Given text =>
Geological History

The geological history of Sydney Olympic Park is presented here as a time line showing the main geological events that have shaped the area over the past several hundred million years. The formation of the island continent of Australia took millions of years and throughout the continental rifting and drifting, sedimentary rocks of the Sydney Basin were raised, tilted and then eroded by the action of the sun, wind and water.

In the vicinity of Sydney Olympic Park and to the south of the Parramatta River valley, The main rock types are sandstones and shales, known locally as the Hawkesbury Sandstone and Ashfield Shale.

250 to 210 million years ago
60 million years ago
20,000 years ago
6,000 years ago
20 years ago
Today

250 to 210 million years ago

At this time the Australian landmass formed part of the Gondwana supercontinent, which was located closer to the south pole, dinosaurs were yet to dominate the earth and the Sydney area was located within a depositional basin. The oldest rocks at Sydney Olympic Park can be viewed from the Brickpit Ringwalk. The rocks exposed in the Brickpit wall are sedimentary in origin, having been laid down by rivers that flowed across the area several hundreds of millions of years ago in the early to mid Triassic Period. There are Hawkesbury Sandstone outcrops out in the lower portion of the Brickpit. These record the deposition of massive sheets of sand and gravel from the large river systems which once flowed to the northeast across the Basin. The Ashfield Shale overlying the Sandstone records both a change in river flow direction and depositional style in the mid-Triassic Period, when southeast flowing rivers deposited fine grained sands and muds in a river delta which had formed along the shore of a shallow sea. The Ashfield Shale layer is twenty metres thick and comprised of the finely layered sediments with the occasional fossilised remains of leaves, fish, shells and insects typical of a deltaic environment. The shales form part of the Wianamatta Group of rocks, which occur throughout much of western Sydney
 
60 million years ago

The break-up of Gondwana was not complete until some 40 to 60 million years ago, during the early Tertiary Period. Gondwana included Australia, Antarctica, India, Africa, South America and Arabia. The formation of the island continent of Australia took millions of years and throughout the continental rifting and drifting, sedimentary rocks of the Sydney Basin were raised, tilted and then eroded by the action of the sun, wind and water. The Tasman Sea flooded into the rift between Australia and New Zealand, defining the southeastern margin of the Australian continent. The sedimentary rocks of the Sydney Region were sculpted into a landscape characterised by bedrock valleys excavated into an elevated plateau. The largest rivers including the Hawkesbury, Parramatta, Georges and Hacking Rivers eroded the deepest valleys. In the vicinity of Homebush Bay and to the south of the Parramatta River valley, the Ashfield Shale weathered to produce a subdued landform characterised by a low undulating topography and moderately fertile soils. This area was in marked contrast to the spectacular landscape of plateaus, sheer cliffs and gorges formed on the sandstone areas elsewhere in the Sydney Region.

Data to examine =>
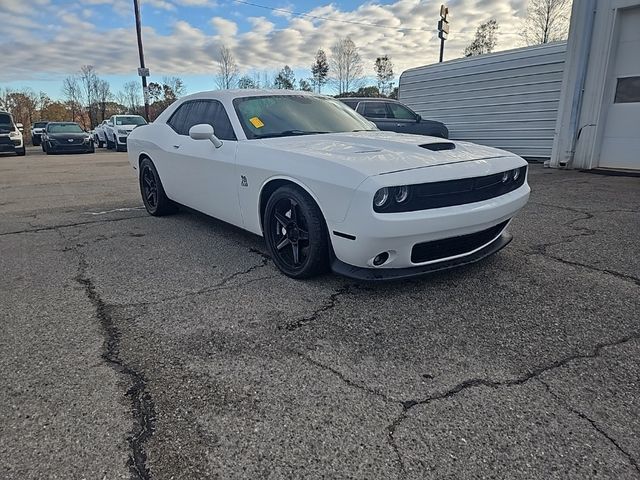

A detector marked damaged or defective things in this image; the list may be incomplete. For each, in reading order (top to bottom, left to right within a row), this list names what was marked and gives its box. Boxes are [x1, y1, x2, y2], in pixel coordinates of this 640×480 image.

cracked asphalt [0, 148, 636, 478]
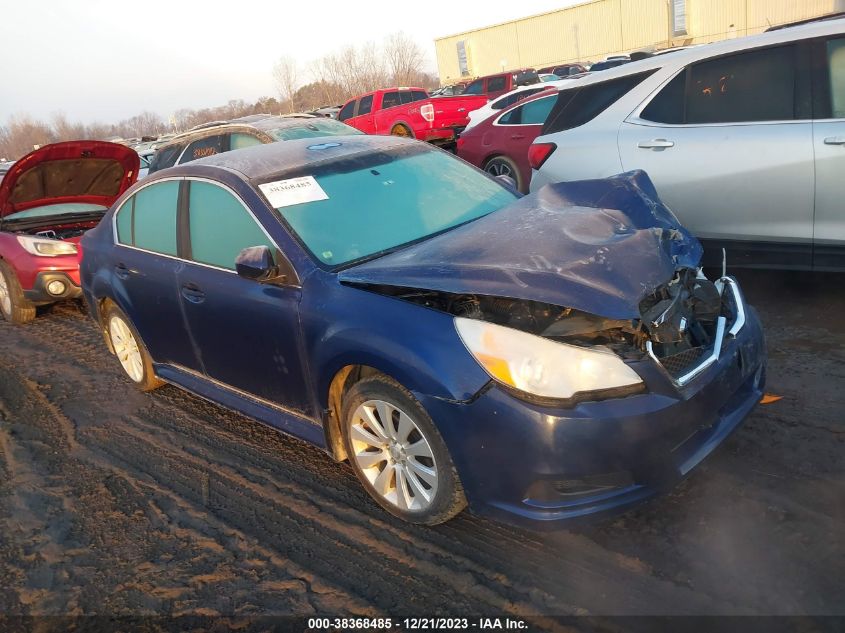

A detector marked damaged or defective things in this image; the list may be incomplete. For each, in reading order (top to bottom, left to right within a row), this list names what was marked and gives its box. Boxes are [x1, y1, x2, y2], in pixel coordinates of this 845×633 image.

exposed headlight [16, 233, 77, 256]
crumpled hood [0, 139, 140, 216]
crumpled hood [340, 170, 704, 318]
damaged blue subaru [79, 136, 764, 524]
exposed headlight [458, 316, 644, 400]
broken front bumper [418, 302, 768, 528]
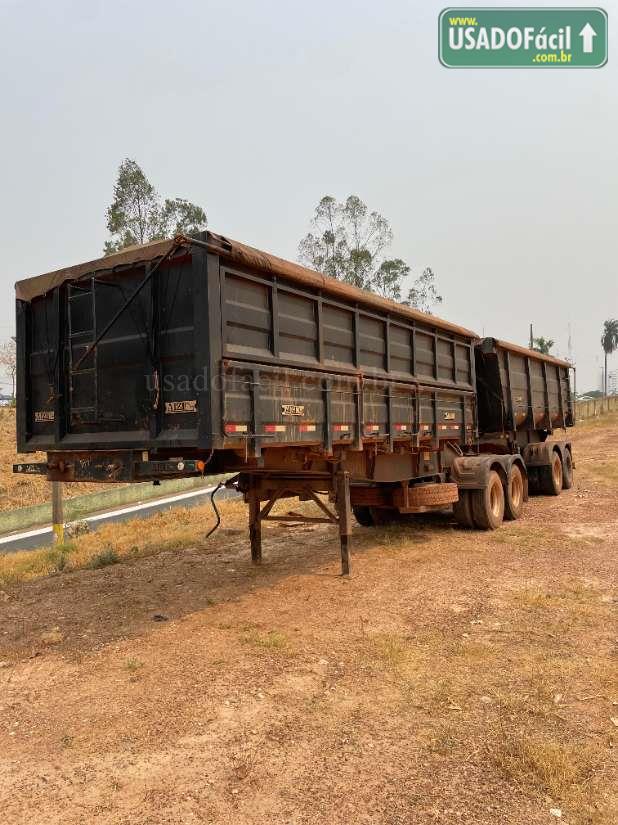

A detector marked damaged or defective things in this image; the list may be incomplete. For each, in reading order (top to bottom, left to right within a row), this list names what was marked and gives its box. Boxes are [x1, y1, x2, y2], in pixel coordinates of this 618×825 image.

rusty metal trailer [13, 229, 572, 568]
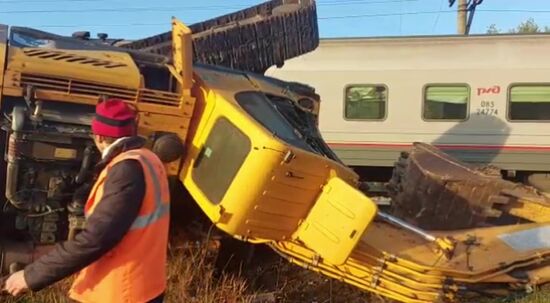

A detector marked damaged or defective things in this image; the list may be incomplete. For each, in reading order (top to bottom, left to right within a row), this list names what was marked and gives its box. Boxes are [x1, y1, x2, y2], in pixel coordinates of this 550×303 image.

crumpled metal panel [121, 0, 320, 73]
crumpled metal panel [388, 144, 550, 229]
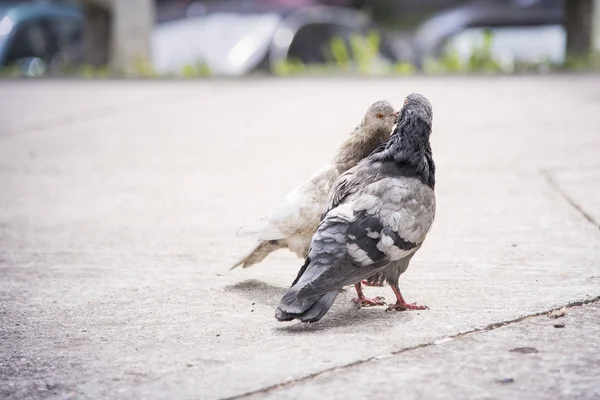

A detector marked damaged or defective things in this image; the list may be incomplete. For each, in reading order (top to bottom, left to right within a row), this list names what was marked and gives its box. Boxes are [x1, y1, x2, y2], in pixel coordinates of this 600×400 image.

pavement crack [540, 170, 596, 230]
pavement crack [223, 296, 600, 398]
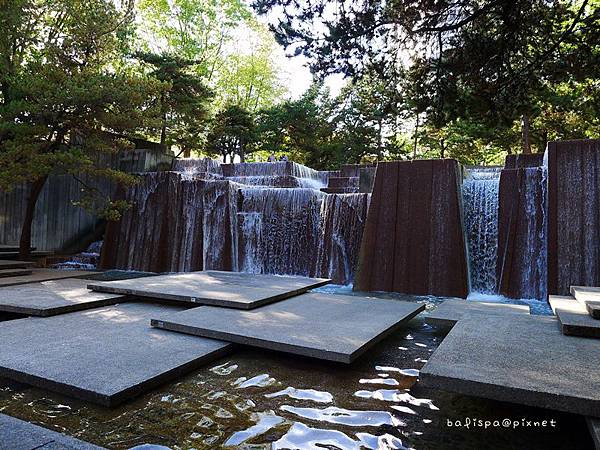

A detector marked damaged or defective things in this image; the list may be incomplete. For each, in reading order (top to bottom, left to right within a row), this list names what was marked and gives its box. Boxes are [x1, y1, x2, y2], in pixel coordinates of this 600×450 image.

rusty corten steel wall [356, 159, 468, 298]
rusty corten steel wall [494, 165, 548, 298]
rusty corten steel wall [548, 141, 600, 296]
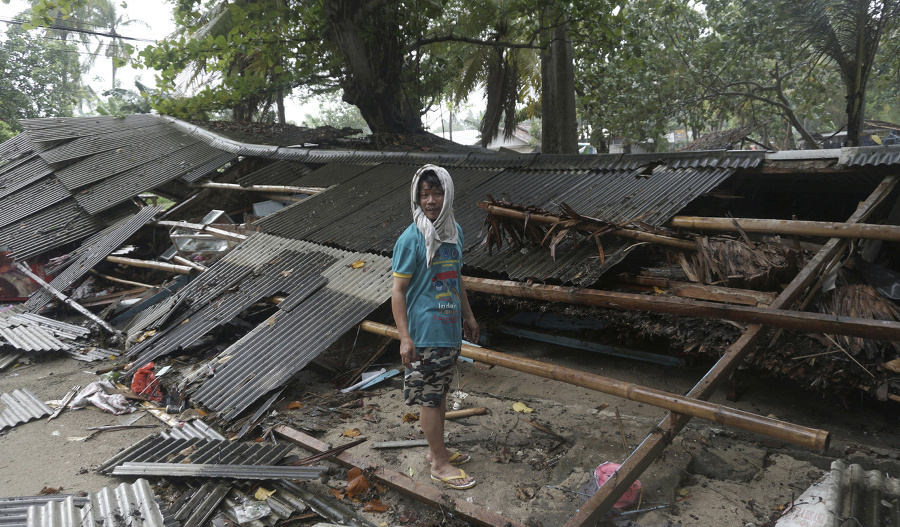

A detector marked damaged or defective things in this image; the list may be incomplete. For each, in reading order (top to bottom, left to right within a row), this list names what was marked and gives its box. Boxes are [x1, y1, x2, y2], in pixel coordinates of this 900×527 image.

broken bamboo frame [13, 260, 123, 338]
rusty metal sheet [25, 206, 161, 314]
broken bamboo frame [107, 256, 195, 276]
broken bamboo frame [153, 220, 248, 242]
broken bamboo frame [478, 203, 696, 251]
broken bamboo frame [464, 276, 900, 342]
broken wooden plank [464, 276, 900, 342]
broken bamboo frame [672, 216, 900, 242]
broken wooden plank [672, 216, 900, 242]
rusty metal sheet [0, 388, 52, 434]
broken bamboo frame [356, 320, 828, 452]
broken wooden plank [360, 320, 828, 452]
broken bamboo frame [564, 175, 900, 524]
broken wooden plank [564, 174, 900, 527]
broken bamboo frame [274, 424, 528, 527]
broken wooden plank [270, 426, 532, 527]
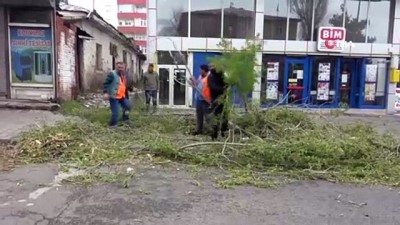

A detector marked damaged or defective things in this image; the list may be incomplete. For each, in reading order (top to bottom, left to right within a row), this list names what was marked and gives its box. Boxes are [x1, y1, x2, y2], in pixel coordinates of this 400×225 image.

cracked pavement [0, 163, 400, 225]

==

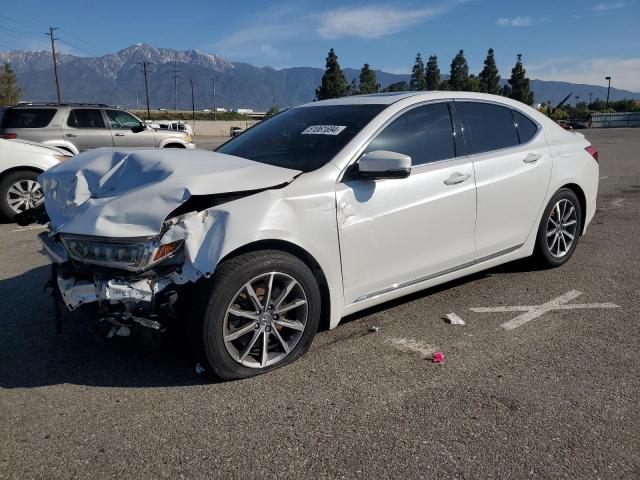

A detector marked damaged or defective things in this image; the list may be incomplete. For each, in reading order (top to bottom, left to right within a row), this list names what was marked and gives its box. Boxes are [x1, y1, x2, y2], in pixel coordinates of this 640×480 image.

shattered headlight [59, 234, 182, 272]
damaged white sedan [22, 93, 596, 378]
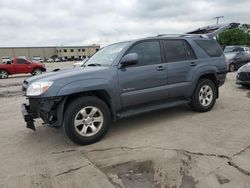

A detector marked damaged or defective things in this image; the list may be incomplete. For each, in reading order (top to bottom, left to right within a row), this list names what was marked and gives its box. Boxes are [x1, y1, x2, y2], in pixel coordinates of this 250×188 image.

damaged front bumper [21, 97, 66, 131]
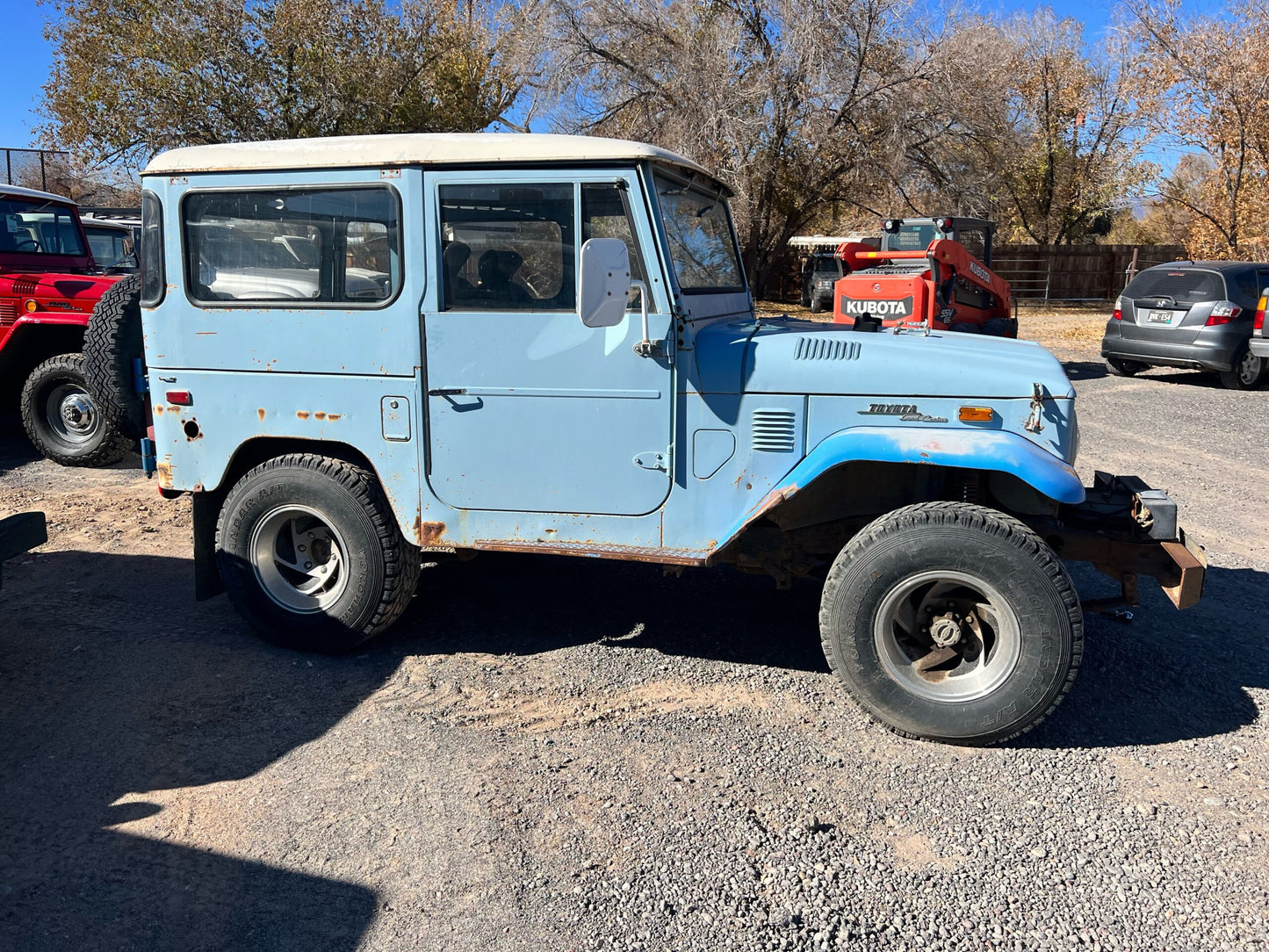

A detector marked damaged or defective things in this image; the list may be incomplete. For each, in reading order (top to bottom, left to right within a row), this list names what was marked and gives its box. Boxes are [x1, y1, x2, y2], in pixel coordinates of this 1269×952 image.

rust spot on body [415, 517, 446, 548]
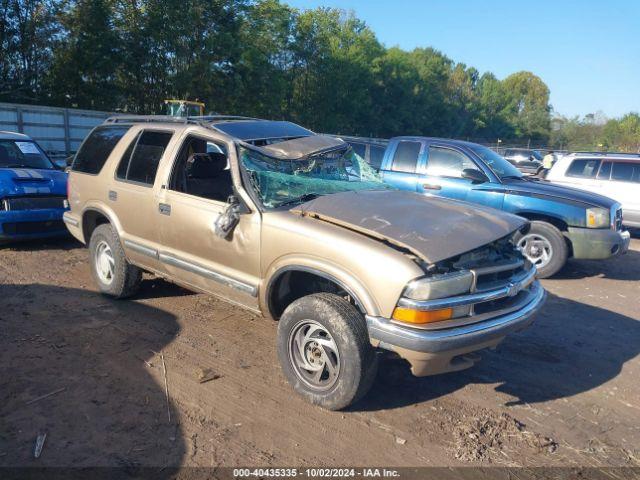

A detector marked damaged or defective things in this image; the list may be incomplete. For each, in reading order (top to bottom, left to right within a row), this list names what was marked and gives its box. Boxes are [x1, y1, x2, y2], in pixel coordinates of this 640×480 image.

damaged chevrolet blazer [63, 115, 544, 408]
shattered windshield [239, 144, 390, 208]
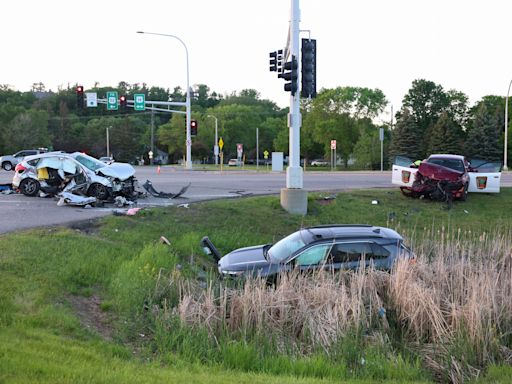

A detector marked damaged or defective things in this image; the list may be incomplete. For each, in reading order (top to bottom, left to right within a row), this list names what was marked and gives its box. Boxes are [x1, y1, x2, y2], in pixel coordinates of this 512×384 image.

* * *

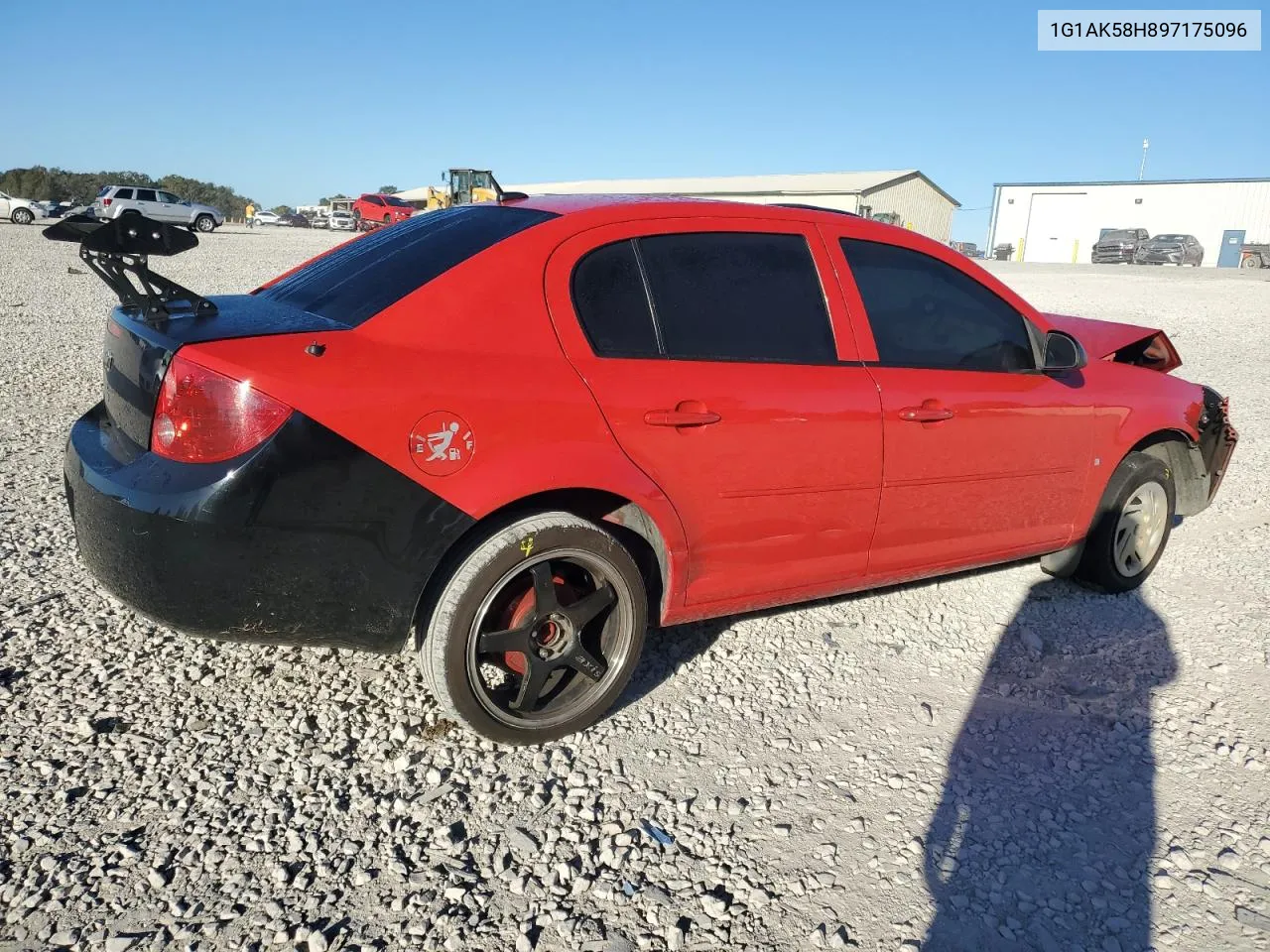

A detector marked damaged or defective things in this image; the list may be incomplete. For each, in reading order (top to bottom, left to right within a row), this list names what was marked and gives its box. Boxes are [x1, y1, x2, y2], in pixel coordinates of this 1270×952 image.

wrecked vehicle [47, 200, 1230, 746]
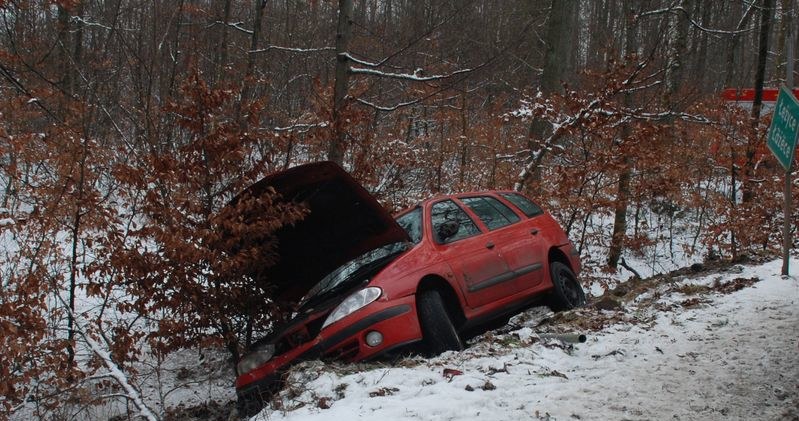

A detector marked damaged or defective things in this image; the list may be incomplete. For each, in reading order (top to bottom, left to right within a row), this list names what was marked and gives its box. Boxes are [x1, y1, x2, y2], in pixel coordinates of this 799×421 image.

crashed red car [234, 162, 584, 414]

Exercise objective => Which landmasses does the geological history text above say Gondwana included? List all of them.

Answer below => Australia, Antarctica, India, Africa, South America, Arabia